• Gestellte Aufgabe: Stellen Sie sämtliche nachstehenden Einträge Zeile für Zeile als nummerierte Liste dar und lassen Sie dabei alle Leerzeilen weg.

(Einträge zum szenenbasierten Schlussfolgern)
━━━━━━━━
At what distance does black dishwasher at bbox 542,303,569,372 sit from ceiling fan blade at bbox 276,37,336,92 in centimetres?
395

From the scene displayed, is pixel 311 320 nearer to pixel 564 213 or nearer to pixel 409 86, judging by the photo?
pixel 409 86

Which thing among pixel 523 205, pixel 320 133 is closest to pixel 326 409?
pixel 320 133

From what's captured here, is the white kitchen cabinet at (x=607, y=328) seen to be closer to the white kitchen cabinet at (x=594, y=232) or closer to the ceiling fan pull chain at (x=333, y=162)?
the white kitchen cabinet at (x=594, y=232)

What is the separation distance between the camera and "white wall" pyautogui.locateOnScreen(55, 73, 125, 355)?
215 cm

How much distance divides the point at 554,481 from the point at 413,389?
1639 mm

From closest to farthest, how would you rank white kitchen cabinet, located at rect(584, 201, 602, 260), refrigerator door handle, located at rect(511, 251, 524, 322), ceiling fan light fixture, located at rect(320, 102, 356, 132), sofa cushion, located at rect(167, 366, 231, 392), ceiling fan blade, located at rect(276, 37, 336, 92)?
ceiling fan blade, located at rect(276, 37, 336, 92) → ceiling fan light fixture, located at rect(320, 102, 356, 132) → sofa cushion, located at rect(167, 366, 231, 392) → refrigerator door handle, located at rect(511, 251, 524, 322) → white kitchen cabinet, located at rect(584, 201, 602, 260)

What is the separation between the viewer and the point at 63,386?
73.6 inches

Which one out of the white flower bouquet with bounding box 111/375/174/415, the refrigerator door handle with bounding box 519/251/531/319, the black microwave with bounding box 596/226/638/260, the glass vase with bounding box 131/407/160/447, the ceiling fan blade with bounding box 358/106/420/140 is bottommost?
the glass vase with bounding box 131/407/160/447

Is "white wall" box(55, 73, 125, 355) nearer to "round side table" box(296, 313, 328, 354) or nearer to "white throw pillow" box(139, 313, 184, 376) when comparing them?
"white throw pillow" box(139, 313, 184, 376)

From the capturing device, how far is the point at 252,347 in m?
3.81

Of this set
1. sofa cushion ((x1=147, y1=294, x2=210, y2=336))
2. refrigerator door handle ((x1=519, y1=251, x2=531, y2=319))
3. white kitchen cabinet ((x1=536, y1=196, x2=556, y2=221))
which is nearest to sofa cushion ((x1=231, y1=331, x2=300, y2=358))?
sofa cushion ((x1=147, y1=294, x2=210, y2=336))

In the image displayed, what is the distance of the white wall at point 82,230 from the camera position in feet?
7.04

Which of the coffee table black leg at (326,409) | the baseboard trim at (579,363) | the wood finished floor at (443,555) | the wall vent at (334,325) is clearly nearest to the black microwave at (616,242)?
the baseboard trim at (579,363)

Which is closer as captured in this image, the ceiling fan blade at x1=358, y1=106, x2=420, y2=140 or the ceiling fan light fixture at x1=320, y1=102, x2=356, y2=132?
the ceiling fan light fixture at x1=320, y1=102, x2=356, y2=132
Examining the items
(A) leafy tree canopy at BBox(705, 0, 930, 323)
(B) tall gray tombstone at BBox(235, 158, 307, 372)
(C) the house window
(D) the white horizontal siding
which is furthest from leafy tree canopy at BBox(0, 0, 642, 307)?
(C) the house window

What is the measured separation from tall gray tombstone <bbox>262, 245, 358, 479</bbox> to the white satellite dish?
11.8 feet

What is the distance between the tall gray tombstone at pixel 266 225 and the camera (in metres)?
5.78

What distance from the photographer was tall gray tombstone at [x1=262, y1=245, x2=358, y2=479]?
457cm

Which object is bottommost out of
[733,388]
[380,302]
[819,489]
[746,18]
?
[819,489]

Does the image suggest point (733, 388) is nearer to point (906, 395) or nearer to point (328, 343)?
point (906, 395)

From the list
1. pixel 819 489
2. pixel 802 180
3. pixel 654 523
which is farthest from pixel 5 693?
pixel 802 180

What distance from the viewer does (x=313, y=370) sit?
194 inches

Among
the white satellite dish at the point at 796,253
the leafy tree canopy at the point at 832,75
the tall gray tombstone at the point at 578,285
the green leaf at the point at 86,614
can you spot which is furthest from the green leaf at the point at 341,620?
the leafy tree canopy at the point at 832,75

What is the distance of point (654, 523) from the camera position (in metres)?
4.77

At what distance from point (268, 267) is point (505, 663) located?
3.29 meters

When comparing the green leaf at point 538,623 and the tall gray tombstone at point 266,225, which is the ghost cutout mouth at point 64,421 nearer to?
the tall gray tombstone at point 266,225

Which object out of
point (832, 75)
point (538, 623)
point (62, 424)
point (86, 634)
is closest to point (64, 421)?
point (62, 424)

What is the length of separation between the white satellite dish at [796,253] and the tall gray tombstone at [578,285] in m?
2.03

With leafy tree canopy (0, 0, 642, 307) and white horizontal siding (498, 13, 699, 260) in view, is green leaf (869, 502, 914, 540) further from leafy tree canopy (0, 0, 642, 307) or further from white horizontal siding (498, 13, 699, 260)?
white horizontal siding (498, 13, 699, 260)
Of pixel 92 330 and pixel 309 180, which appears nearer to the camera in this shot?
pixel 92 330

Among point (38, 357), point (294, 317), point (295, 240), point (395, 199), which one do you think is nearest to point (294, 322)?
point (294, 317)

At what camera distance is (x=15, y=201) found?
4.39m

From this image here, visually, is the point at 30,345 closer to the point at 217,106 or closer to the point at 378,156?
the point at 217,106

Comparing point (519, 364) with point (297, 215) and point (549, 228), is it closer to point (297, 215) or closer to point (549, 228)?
━━━━━━━━
• Lösung:
1. At what distance does black dishwasher at bbox 542,303,569,372 sit from ceiling fan blade at bbox 276,37,336,92 in centimetres?
2. 395
3. From the scene displayed, is pixel 311 320 nearer to pixel 564 213 or nearer to pixel 409 86, judging by the photo?
4. pixel 409 86
5. Which thing among pixel 523 205, pixel 320 133 is closest to pixel 326 409?
6. pixel 320 133
7. From what's captured here, is the white kitchen cabinet at (x=607, y=328) seen to be closer to the white kitchen cabinet at (x=594, y=232) or closer to the ceiling fan pull chain at (x=333, y=162)?
8. the white kitchen cabinet at (x=594, y=232)
9. What is the separation distance between the camera and "white wall" pyautogui.locateOnScreen(55, 73, 125, 355)?
10. 215 cm
11. How much distance divides the point at 554,481 from the point at 413,389?
12. 1639 mm
13. From closest to farthest, how would you rank white kitchen cabinet, located at rect(584, 201, 602, 260), refrigerator door handle, located at rect(511, 251, 524, 322), ceiling fan light fixture, located at rect(320, 102, 356, 132), sofa cushion, located at rect(167, 366, 231, 392), ceiling fan blade, located at rect(276, 37, 336, 92)?
14. ceiling fan blade, located at rect(276, 37, 336, 92) → ceiling fan light fixture, located at rect(320, 102, 356, 132) → sofa cushion, located at rect(167, 366, 231, 392) → refrigerator door handle, located at rect(511, 251, 524, 322) → white kitchen cabinet, located at rect(584, 201, 602, 260)
15. What is the separation between the viewer and the point at 63,386?
16. 73.6 inches
17. Which one out of the white flower bouquet with bounding box 111/375/174/415, the refrigerator door handle with bounding box 519/251/531/319, the black microwave with bounding box 596/226/638/260, the glass vase with bounding box 131/407/160/447, the ceiling fan blade with bounding box 358/106/420/140 is bottommost?
18. the glass vase with bounding box 131/407/160/447
19. Is "white wall" box(55, 73, 125, 355) nearer to "round side table" box(296, 313, 328, 354) or nearer to "white throw pillow" box(139, 313, 184, 376) when comparing them?
20. "white throw pillow" box(139, 313, 184, 376)
21. From the capturing device, how far is the point at 252,347 in m?
22. 3.81
23. Of this set
24. 1. sofa cushion ((x1=147, y1=294, x2=210, y2=336))
25. 2. refrigerator door handle ((x1=519, y1=251, x2=531, y2=319))
26. 3. white kitchen cabinet ((x1=536, y1=196, x2=556, y2=221))
27. which is nearest to sofa cushion ((x1=231, y1=331, x2=300, y2=358))?
28. sofa cushion ((x1=147, y1=294, x2=210, y2=336))
29. In the image displayed, what is the distance of the white wall at point 82,230 from the camera position in feet?
30. 7.04
31. Which of the coffee table black leg at (326,409) | the baseboard trim at (579,363) | the wood finished floor at (443,555) | the wall vent at (334,325) is clearly nearest to the black microwave at (616,242)?
32. the baseboard trim at (579,363)
33. Which is closer as captured in this image, the ceiling fan blade at x1=358, y1=106, x2=420, y2=140 or the ceiling fan light fixture at x1=320, y1=102, x2=356, y2=132?
34. the ceiling fan light fixture at x1=320, y1=102, x2=356, y2=132
35. Examining the items
36. (A) leafy tree canopy at BBox(705, 0, 930, 323)
37. (B) tall gray tombstone at BBox(235, 158, 307, 372)
38. (C) the house window
39. (D) the white horizontal siding
40. which is furthest from leafy tree canopy at BBox(0, 0, 642, 307)?
41. (C) the house window
42. What is the measured separation from tall gray tombstone <bbox>262, 245, 358, 479</bbox> to the white satellite dish?
43. 11.8 feet
44. What is the distance between the tall gray tombstone at pixel 266 225 and the camera (in metres)?
45. 5.78
46. What distance from the photographer was tall gray tombstone at [x1=262, y1=245, x2=358, y2=479]?
47. 457cm
48. Which object is bottommost out of
49. [733,388]
50. [380,302]
51. [819,489]
52. [746,18]
53. ?
54. [819,489]
55. Does the image suggest point (733, 388) is nearer to point (906, 395) or nearer to point (328, 343)?
56. point (906, 395)
57. From the list
58. 1. pixel 819 489
59. 2. pixel 802 180
60. 3. pixel 654 523
61. which is farthest from pixel 5 693?
62. pixel 802 180
63. What distance from the viewer does (x=313, y=370) sit?
64. 194 inches
65. Among
66. the white satellite dish at the point at 796,253
67. the leafy tree canopy at the point at 832,75
68. the tall gray tombstone at the point at 578,285
69. the green leaf at the point at 86,614
70. can you spot which is furthest from the green leaf at the point at 341,620?
71. the leafy tree canopy at the point at 832,75
72. What is the distance of point (654, 523) from the camera position (in metres)?
73. 4.77
74. At what distance from point (268, 267) is point (505, 663) located?
75. 3.29 meters
76. When comparing the green leaf at point 538,623 and the tall gray tombstone at point 266,225, which is the ghost cutout mouth at point 64,421 nearer to?
77. the tall gray tombstone at point 266,225
78. Which object out of
79. point (832, 75)
80. point (538, 623)
81. point (62, 424)
82. point (86, 634)
83. is closest to point (64, 421)?
84. point (62, 424)
85. What is the length of separation between the white satellite dish at [796,253] and the tall gray tombstone at [578,285] in m?
86. 2.03
87. With leafy tree canopy (0, 0, 642, 307) and white horizontal siding (498, 13, 699, 260) in view, is green leaf (869, 502, 914, 540) further from leafy tree canopy (0, 0, 642, 307) or further from white horizontal siding (498, 13, 699, 260)?
88. white horizontal siding (498, 13, 699, 260)
89. Of pixel 92 330 and pixel 309 180, which appears nearer to the camera in this shot?
90. pixel 92 330
91. Among point (38, 357), point (294, 317), point (295, 240), point (395, 199), which one do you think is nearest to point (294, 322)?
92. point (294, 317)
93. At what camera distance is (x=15, y=201) found?
94. 4.39m
95. From this image here, visually, is the point at 30,345 closer to the point at 217,106 or closer to the point at 378,156?
96. the point at 217,106
97. Comparing point (519, 364) with point (297, 215) and point (549, 228), is it closer to point (297, 215) or closer to point (549, 228)?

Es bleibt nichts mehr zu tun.